⟨

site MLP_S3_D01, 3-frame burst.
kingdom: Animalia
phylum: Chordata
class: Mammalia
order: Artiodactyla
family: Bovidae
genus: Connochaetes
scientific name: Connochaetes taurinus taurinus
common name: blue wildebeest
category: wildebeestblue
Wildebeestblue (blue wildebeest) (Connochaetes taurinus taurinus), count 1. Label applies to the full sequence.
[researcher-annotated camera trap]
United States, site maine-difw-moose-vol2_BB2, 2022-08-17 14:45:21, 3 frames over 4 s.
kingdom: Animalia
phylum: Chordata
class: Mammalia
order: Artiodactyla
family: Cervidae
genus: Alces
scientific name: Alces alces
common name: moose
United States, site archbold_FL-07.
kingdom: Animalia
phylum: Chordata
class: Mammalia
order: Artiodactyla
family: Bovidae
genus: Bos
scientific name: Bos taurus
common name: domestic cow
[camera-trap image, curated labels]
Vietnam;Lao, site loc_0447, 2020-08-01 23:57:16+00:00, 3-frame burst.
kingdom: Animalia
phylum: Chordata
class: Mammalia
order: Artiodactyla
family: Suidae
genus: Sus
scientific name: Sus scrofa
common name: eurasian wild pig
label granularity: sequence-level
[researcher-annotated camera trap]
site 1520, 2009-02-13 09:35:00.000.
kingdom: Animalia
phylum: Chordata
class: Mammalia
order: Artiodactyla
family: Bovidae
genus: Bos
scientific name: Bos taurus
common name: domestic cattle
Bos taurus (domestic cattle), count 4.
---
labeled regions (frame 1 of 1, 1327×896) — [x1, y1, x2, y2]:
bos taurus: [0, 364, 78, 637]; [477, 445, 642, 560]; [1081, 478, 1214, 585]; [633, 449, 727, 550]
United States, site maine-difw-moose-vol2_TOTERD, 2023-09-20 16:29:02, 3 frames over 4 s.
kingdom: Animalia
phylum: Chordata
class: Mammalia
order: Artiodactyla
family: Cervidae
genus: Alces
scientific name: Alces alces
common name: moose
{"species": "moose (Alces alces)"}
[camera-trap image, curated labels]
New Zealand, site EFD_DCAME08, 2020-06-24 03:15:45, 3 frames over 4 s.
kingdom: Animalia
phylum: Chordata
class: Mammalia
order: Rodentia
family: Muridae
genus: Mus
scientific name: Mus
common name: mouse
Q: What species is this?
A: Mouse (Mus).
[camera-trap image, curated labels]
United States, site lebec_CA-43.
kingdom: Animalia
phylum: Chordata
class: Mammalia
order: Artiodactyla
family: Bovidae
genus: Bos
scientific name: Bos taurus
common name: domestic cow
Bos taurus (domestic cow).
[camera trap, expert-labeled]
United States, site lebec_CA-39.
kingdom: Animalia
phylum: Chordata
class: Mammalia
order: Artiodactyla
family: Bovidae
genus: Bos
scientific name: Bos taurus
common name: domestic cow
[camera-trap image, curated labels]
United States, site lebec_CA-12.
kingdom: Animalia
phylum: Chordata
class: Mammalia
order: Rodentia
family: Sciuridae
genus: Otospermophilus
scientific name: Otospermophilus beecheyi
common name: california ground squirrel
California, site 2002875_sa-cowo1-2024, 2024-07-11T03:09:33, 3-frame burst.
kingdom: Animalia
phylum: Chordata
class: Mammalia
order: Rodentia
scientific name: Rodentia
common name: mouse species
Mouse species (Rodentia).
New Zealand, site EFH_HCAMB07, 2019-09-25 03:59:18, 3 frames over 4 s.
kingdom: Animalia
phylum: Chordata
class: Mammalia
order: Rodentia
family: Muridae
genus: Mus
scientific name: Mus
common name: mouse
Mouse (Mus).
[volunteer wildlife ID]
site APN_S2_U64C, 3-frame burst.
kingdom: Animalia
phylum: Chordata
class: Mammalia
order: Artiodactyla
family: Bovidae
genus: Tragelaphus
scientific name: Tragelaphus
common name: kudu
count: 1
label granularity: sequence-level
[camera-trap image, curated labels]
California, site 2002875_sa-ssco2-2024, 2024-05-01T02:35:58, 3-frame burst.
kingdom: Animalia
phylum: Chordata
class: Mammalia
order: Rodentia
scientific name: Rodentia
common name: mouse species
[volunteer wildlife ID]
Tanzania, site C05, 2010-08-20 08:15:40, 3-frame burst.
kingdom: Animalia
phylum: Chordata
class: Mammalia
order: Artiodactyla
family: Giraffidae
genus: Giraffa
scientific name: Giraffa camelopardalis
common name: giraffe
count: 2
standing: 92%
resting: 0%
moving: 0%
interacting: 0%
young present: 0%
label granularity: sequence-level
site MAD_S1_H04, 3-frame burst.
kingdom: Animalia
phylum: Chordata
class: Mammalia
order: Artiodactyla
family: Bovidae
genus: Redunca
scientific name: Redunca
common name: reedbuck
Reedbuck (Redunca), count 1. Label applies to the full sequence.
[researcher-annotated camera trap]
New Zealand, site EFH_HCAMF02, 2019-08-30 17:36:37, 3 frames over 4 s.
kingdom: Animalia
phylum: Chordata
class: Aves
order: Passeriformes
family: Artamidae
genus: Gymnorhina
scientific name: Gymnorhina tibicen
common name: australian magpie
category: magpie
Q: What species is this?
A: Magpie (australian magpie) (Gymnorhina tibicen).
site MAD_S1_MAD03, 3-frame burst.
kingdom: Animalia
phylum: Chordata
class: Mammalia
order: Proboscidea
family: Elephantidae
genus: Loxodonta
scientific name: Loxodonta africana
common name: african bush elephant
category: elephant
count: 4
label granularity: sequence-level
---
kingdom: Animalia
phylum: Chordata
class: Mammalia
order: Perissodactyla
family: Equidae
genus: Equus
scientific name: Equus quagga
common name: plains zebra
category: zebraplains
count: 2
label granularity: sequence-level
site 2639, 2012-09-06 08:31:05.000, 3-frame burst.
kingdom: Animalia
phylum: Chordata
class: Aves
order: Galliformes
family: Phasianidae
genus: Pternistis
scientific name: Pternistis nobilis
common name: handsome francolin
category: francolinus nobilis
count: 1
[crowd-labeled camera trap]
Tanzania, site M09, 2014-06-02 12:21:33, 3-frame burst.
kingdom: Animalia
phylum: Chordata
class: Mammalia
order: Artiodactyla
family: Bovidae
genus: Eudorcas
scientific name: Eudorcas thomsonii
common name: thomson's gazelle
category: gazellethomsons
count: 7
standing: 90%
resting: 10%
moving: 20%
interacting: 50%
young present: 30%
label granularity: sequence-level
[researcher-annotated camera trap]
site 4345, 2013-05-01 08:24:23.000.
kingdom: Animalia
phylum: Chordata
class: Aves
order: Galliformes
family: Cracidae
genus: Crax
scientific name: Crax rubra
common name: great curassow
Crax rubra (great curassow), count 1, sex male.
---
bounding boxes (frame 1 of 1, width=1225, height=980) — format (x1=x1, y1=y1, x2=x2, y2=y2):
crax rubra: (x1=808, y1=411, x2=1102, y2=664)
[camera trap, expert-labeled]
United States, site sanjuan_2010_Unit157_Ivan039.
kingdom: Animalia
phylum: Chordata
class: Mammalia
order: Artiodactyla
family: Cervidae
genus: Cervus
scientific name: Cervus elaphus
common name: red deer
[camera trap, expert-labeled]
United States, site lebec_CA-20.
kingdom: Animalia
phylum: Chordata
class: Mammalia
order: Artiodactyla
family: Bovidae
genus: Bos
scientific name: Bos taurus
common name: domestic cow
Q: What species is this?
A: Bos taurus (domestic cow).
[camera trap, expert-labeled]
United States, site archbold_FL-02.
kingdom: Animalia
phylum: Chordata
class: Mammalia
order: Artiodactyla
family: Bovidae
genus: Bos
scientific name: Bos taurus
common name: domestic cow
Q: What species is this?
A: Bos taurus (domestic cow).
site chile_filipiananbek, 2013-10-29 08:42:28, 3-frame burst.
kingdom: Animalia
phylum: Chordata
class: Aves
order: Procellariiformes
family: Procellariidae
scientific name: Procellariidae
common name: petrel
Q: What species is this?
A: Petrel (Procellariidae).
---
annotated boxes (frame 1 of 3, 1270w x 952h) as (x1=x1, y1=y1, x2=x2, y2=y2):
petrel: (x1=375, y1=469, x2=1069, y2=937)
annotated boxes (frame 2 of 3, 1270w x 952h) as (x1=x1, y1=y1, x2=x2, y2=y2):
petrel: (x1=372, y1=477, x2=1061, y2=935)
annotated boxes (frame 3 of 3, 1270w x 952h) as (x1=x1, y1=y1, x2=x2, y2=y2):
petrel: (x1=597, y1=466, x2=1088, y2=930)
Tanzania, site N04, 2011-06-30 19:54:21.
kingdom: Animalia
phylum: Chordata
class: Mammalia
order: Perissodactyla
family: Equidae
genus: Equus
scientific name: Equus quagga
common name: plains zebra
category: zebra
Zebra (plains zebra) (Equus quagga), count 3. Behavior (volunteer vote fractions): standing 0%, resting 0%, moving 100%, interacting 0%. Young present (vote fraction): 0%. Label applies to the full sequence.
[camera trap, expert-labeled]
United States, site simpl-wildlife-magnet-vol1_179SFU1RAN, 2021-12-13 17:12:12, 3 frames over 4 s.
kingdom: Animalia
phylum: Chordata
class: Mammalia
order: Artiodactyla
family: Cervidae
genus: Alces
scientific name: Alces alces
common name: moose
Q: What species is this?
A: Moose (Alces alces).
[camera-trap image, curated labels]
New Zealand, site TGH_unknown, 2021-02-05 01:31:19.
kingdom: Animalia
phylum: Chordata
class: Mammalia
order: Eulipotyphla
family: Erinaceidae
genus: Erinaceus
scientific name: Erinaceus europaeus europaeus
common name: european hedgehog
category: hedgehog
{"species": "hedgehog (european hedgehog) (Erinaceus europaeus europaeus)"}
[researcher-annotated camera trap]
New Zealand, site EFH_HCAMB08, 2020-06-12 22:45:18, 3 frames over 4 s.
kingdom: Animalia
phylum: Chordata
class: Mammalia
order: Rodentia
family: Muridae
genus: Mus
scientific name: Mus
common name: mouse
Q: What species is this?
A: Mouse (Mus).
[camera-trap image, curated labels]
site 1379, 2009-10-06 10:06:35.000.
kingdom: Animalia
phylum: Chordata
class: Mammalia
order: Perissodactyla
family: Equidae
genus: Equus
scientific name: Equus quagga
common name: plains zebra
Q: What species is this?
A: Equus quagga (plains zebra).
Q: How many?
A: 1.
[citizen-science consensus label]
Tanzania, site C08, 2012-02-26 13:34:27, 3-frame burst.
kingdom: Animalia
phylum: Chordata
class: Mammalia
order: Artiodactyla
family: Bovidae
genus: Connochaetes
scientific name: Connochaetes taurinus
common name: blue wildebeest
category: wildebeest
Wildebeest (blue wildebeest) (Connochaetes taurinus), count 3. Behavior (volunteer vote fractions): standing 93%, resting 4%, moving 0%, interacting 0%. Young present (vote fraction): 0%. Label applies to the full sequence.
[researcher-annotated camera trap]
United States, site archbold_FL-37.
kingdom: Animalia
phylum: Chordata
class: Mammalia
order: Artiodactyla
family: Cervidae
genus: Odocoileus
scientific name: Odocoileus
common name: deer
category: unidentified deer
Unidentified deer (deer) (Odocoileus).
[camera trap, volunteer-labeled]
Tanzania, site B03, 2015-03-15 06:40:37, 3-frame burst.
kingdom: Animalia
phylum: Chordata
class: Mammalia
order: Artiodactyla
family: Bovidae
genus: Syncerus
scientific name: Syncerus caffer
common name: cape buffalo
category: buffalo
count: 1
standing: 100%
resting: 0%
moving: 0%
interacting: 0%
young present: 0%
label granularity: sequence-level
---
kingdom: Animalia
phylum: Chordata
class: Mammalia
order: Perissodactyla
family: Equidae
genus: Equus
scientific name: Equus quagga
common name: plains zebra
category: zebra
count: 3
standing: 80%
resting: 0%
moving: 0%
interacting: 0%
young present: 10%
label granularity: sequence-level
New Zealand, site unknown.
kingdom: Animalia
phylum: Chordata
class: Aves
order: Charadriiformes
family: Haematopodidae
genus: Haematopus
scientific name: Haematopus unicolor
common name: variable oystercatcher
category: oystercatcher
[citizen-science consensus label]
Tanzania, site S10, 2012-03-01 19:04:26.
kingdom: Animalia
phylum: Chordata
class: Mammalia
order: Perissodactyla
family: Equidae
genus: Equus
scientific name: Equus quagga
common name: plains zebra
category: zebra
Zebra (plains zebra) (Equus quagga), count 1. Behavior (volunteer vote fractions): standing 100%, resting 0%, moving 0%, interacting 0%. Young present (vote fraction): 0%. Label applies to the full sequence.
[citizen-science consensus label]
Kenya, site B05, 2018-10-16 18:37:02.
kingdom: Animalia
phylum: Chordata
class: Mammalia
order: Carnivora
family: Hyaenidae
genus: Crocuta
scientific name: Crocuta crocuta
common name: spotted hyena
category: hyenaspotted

⟩

Assigned task
Start with the line above that contains "common name: giraffe" and stop after the line that contains "scientific name: Crax rubra". Output those lines exactly, and only those.

Result of this exercise
common name: giraffe
count: 2
standing: 92%
resting: 0%
moving: 0%
interacting: 0%
young present: 0%
label granularity: sequence-level
site MAD_S1_H04, 3-frame burst.
kingdom: Animalia
phylum: Chordata
class: Mammalia
order: Artiodactyla
family: Bovidae
genus: Redunca
scientific name: Redunca
common name: reedbuck
Reedbuck (Redunca), count 1. Label applies to the full sequence.
[researcher-annotated camera trap]
New Zealand, site EFH_HCAMF02, 2019-08-30 17:36:37, 3 frames over 4 s.
kingdom: Animalia
phylum: Chordata
class: Aves
order: Passeriformes
family: Artamidae
genus: Gymnorhina
scientific name: Gymnorhina tibicen
common name: australian magpie
category: magpie
Q: What species is this?
A: Magpie (australian magpie) (Gymnorhina tibicen).
site MAD_S1_MAD03, 3-frame burst.
kingdom: Animalia
phylum: Chordata
class: Mammalia
order: Proboscidea
family: Elephantidae
genus: Loxodonta
scientific name: Loxodonta africana
common name: african bush elephant
category: elephant
count: 4
label granularity: sequence-level
---
kingdom: Animalia
phylum: Chordata
class: Mammalia
order: Perissodactyla
family: Equidae
genus: Equus
scientific name: Equus quagga
common name: plains zebra
category: zebraplains
count: 2
label granularity: sequence-level
site 2639, 2012-09-06 08:31:05.000, 3-frame burst.
kingdom: Animalia
phylum: Chordata
class: Aves
order: Galliformes
family: Phasianidae
genus: Pternistis
scientific name: Pternistis nobilis
common name: handsome francolin
category: francolinus nobilis
count: 1
[crowd-labeled camera trap]
Tanzania, site M09, 2014-06-02 12:21:33, 3-frame burst.
kingdom: Animalia
phylum: Chordata
class: Mammalia
order: Artiodactyla
family: Bovidae
genus: Eudorcas
scientific name: Eudorcas thomsonii
common name: thomson's gazelle
category: gazellethomsons
count: 7
standing: 90%
resting: 10%
moving: 20%
interacting: 50%
young present: 30%
label granularity: sequence-level
[researcher-annotated camera trap]
site 4345, 2013-05-01 08:24:23.000.
kingdom: Animalia
phylum: Chordata
class: Aves
order: Galliformes
family: Cracidae
genus: Crax
scientific name: Crax rubra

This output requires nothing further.